Во втором случае мы обходим эти крупные системы, включая и семью, двигаясь к молекулярным элементам, которые образуют детали и колесики желающих машин. Мы ищем, как эти желающие машины функционируют, как они инвестируют и субдетерминируют общественные машины, которые они создают в крупном масштабе. В этом случае мы достигаем областей производящего, молекулярного, микрологического или микрофизического бессознательного, которое больше ничего не означает и ничего не представляет.
Сексуальность больше не рассматривается в качестве специфичной энергии, которая объединяет лица, производные от крупных систем, она рассматривается как молекулярная энергия, которая связывает молекулы – частичные объекты (либидо), которая организует включающие дизъюнкции на гигантской молекуле тела без органов (numen), которая распределяет состояния в соответствии с областями присутствия или зонами интенсивности (voluptas). Ведь желающие машины именно таковы – это микрофизика бессознательного, элементы микро-бессознательного. Но в этом качестве они никогда не существуют независимо от исторических молярных систем, от макроскопических общественных формаций, которые они статистически создают.
Именно в этом смысле есть только желание и социальность. Под сознательными инвестированиями экономических, политических, религиозных и иных формаций имеются бессознательные сексуальные инвестирования, микро-инвестирования, которые свидетельствуют о том, как желание присутствует в общественном поле, как оно ассоциируется с этим полем, представляющимся статистически определенной областью, которая связана с ним. Желающие машины функционируют в общественных машинах, как если бы они сохраняли свой собственный режим в молярной системе, которую они, с другой стороны, сами образуют на уровне больших чисел. Символ, фетиш – это проявления желающей машины.
Сексуальность ни в коей мере не является молярным определением, представляемым в семейной системе, она является молекулярной субдетерминацией, функционирующей в общественных системах, вторично являющихся в том числе и семейными, – в системах, которые расчерчивают поле присутствия и производства желания: целое неэдипово бессознательное, которое начнет производить Эдипа только как одну из своих вторичных статистических формаций («комплексов») на исходе истории, разыгрывающей становление общественных машин, чей режим сравнивается с режимом машин желающих.
Наконец Эдип
Неудивительно, что Фрейд стал искать в Софокле центральный образ Эдипа-деспота – миф, ставший трагедией, чтобы расширить этот образ в двух противоположных направлениях: в первичном ритуальном направлении «Тотема и табу» и в частном направлении современного человека, который видит сновидения (Эдип может быть мифом, трагедией, сновидением – он всегда выражает смещение предела). Эдип был бы ничем, если бы сначала символическая позиция объекта высот в деспотической машине не сделала возможными операции складывания и наложения, которые выстроят его в современном поле в качестве причины триангуляции.

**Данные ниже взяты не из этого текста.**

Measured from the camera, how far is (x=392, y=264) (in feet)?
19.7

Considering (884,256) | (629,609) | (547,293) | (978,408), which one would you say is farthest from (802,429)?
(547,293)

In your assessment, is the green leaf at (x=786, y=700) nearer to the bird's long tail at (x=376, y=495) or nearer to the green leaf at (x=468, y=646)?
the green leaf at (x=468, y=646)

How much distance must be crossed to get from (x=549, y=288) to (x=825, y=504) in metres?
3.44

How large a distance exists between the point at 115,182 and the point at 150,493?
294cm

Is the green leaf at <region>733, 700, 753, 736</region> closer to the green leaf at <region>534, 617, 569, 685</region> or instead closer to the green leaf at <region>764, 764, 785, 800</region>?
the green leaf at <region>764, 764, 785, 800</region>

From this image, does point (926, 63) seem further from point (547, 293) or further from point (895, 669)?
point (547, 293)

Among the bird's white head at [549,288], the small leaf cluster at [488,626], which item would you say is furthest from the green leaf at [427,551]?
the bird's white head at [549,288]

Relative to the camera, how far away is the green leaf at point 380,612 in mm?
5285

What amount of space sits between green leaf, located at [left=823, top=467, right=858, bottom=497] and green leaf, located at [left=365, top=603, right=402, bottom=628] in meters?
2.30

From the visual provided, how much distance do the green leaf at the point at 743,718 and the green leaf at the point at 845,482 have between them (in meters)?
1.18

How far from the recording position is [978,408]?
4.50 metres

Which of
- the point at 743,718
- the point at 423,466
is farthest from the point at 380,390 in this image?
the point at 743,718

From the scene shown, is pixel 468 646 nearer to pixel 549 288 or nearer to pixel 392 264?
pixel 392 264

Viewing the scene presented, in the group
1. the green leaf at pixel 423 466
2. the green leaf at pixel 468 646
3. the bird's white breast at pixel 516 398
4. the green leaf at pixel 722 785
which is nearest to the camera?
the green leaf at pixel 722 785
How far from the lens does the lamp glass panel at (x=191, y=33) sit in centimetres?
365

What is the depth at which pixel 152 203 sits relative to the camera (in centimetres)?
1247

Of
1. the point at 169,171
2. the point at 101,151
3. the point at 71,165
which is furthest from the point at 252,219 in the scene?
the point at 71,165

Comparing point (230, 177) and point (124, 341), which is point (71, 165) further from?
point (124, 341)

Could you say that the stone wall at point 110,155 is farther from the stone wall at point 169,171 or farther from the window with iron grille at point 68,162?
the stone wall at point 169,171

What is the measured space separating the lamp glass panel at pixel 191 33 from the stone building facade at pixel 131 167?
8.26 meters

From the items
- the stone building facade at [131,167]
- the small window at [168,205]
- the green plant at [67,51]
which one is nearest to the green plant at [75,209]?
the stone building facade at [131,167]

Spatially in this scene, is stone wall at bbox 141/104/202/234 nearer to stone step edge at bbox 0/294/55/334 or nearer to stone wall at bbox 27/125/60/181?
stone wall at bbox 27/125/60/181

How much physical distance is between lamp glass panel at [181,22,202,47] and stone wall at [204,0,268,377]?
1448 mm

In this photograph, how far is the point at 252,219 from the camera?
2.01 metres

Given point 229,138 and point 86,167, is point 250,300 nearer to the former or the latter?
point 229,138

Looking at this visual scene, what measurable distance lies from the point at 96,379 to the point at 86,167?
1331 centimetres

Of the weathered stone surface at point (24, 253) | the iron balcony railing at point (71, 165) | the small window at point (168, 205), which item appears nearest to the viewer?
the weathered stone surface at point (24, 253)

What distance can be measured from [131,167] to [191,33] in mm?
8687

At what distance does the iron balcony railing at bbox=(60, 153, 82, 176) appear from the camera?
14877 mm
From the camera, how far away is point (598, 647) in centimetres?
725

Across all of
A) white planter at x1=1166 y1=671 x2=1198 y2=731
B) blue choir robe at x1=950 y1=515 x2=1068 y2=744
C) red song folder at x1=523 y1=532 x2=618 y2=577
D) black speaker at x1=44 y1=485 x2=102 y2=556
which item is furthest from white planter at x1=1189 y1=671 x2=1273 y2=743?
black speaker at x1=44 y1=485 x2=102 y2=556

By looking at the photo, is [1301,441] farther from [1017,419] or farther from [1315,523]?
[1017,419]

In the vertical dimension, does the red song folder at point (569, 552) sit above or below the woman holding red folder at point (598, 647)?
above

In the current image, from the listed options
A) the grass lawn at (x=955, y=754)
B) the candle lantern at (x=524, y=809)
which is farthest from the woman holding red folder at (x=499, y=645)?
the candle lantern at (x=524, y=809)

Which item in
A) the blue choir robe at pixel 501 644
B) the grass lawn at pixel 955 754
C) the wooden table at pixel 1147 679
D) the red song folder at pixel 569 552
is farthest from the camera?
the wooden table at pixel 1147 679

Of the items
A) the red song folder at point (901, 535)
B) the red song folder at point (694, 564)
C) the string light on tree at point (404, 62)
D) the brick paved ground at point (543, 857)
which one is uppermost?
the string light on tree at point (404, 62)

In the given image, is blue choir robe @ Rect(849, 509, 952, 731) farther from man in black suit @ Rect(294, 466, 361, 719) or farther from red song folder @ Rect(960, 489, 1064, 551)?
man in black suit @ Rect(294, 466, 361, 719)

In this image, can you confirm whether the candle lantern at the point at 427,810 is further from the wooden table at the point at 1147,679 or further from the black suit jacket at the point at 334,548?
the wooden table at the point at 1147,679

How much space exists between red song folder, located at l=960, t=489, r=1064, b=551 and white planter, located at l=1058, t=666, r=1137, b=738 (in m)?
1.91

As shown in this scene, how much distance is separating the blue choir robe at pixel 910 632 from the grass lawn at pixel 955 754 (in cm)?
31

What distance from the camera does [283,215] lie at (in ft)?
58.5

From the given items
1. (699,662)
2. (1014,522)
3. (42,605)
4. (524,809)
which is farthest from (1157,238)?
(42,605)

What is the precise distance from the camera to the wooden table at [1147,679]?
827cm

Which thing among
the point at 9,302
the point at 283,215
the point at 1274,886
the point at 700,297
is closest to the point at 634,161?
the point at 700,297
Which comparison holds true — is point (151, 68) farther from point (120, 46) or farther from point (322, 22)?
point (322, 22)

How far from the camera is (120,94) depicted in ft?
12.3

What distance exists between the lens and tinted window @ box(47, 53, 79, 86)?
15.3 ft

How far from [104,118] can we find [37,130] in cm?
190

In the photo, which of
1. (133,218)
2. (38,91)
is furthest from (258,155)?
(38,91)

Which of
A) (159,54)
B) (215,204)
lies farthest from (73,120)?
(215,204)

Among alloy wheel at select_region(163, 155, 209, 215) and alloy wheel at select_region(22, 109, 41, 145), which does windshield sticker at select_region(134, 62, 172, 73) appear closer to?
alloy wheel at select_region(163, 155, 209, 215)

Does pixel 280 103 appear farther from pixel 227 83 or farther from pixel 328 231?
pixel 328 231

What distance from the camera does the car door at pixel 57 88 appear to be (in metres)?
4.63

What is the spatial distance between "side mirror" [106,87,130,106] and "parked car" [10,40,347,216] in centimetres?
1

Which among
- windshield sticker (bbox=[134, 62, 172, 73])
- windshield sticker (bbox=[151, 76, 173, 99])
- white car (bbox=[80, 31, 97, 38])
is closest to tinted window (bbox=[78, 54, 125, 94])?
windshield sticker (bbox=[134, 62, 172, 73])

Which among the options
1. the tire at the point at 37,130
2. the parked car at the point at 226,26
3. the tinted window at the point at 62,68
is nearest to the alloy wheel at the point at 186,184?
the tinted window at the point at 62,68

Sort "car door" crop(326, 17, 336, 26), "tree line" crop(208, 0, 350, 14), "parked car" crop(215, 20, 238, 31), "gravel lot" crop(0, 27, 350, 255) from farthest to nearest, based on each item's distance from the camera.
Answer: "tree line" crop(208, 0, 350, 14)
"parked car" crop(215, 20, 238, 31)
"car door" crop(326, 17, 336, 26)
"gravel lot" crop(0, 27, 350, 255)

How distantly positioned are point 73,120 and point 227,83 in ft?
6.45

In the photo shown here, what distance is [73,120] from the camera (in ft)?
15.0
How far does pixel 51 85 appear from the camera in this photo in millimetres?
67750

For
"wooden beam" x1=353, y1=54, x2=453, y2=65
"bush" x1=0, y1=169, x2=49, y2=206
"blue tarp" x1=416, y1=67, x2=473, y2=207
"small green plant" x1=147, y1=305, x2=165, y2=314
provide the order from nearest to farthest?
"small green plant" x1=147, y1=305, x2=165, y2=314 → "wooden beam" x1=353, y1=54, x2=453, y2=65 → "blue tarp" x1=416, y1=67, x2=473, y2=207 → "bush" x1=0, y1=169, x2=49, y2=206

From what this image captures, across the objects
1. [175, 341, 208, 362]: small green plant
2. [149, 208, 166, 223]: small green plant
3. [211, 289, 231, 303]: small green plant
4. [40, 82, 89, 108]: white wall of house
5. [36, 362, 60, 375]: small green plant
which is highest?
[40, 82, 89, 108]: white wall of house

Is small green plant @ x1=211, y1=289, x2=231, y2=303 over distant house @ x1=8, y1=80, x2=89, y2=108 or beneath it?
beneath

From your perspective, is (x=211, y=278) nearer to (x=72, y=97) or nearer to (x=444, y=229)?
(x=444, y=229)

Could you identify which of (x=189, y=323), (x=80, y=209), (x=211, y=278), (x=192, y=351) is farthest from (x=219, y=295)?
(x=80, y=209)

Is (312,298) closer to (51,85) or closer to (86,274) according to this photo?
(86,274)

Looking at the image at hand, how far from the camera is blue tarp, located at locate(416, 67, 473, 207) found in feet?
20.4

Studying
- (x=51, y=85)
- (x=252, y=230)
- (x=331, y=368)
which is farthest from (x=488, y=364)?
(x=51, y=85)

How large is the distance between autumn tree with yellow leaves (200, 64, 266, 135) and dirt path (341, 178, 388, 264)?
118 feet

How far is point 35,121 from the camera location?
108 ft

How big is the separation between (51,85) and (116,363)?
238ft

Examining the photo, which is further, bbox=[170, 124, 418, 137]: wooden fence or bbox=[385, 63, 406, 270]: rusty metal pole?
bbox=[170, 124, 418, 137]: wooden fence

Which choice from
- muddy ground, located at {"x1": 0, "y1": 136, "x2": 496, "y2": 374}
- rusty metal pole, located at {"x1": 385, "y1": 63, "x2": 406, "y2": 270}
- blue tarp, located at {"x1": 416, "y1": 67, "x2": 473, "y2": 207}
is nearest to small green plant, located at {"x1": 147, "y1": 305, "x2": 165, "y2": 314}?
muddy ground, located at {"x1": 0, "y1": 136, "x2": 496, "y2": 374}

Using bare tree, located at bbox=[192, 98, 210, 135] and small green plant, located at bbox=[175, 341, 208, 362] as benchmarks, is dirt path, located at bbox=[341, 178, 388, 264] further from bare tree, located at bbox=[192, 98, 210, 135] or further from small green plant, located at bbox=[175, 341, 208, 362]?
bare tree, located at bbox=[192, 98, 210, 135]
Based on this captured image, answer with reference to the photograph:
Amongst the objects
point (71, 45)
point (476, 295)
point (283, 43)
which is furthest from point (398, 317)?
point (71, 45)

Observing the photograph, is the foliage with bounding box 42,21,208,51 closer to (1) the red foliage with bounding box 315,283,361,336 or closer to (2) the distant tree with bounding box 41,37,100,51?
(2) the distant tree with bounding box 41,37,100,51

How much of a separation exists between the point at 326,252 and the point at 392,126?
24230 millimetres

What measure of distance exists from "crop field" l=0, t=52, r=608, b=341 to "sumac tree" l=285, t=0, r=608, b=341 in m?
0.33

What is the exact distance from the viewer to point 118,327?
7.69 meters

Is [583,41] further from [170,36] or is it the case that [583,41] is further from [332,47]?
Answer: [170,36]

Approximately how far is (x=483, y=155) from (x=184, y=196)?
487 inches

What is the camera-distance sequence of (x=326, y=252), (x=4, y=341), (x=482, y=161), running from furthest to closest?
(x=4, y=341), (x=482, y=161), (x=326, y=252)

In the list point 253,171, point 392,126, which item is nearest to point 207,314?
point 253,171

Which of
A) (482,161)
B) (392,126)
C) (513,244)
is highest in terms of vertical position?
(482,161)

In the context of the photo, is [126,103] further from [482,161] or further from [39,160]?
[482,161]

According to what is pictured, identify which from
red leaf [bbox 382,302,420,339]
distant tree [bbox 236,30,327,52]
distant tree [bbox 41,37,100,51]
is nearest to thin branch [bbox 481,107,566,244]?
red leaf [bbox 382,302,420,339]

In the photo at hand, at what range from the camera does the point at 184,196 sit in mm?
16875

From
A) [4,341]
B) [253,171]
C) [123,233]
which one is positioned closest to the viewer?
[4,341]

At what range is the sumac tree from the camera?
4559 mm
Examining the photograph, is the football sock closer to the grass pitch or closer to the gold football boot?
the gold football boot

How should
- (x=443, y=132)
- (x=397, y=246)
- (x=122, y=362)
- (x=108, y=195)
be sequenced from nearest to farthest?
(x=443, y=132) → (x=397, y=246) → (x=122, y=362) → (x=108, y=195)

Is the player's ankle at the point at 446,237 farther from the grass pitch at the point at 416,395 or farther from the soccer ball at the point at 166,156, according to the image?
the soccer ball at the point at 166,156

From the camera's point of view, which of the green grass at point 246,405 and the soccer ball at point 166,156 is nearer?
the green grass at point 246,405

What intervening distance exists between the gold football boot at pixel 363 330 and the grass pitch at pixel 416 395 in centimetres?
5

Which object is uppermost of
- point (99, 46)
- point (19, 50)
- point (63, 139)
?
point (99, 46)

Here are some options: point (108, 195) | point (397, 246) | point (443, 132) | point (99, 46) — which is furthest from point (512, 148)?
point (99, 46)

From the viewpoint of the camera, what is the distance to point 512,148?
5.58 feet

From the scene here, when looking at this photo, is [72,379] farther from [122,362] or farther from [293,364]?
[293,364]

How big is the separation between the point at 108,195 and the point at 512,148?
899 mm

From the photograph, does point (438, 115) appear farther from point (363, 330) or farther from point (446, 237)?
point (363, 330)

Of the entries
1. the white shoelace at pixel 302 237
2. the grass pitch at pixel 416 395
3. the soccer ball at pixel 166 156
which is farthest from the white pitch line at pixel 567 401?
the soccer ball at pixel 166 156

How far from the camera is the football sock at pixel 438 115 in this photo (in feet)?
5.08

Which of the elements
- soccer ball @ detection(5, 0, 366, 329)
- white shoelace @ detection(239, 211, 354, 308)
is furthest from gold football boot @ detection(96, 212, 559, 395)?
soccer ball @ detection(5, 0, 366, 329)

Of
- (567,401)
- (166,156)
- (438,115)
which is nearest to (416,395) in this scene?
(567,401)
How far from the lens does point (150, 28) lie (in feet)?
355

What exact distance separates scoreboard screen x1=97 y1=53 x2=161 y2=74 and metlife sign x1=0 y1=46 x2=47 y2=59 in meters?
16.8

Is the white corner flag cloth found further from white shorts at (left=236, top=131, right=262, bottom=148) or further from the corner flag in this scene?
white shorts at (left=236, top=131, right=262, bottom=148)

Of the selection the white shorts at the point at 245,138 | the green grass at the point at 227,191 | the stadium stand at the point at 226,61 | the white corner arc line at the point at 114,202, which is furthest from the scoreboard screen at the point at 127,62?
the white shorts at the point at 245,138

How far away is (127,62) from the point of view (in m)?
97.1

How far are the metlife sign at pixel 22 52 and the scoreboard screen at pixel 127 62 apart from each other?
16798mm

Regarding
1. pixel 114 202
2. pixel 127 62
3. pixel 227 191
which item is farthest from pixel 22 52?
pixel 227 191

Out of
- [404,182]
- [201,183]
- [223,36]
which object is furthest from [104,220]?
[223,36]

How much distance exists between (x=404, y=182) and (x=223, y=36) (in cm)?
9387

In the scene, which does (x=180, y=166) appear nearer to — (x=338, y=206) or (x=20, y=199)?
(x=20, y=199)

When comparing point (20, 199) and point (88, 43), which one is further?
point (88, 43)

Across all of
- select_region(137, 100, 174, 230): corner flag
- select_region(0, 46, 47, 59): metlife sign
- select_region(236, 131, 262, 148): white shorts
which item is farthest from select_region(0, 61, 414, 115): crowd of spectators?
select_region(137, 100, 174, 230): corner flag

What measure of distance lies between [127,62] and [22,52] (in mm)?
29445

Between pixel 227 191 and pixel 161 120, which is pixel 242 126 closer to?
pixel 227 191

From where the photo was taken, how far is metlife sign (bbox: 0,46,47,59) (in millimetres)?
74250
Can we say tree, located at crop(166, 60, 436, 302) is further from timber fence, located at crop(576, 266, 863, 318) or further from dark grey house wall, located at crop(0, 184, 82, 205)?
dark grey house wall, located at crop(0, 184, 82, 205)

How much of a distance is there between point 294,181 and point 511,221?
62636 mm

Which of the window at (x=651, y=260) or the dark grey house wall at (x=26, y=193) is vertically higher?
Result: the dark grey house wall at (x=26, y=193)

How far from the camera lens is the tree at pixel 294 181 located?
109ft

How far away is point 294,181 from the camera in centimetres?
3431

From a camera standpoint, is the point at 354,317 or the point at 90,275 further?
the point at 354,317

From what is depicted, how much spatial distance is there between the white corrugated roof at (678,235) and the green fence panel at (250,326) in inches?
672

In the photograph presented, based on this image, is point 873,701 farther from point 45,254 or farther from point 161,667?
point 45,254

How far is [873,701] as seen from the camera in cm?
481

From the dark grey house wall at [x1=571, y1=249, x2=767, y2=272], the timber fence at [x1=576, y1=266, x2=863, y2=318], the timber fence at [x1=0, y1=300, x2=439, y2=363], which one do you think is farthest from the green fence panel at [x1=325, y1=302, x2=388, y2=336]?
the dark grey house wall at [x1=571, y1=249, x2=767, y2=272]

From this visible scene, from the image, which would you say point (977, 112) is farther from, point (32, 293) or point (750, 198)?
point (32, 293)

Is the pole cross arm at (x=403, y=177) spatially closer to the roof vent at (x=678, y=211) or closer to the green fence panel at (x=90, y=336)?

Отсюда огромная важность, но и неопределенность, неразрешимость тезиса самого глубокого новатора в психоанализе, который ставит смещенный предел между символическим и воображаемым, между символической кастрацией и воображаемым Эдипом. Ведь кастрация в порядке деспотического означающего как закон деспота или эффект объекта высот является, на самом деле, формальным условием эдиповых образов, которые развернутся в поле имманентности, оставленном отступлением означающего. Я достигаю желания тогда, когда мне удается кастрация!..
Что означает уравнение желание = кастрация, если не поистине волшебную операцию, которая состоит в замещении желания, находящегося под законом деспота, во введении в самую его глубину нехватки, в спасении нас от Эдипа посредством фантастической регрессии. Эту фантастическую и гениальную регрессию стоило выполнить; «никто мне не помог», как говорит Лакан, скинуть иго Эдипа и довести его до пункта его самокритики.
Но это похоже на историю сопротивленцев, которые, стремясь разрушить башню, настолько хорошо уравновесили заряды пластида, что башня просто подпрыгнула в воздух и снова опустилась на свой фундамент. От символического к воображаемому, от кастрации к Эдипу, от деспотической эпохи к капитализму – в таком движении осуществляется обратный прогресс, из-за которого объект высот, вездесущий и перекодирующий, устраняется, уступает место общественному полю имманентности.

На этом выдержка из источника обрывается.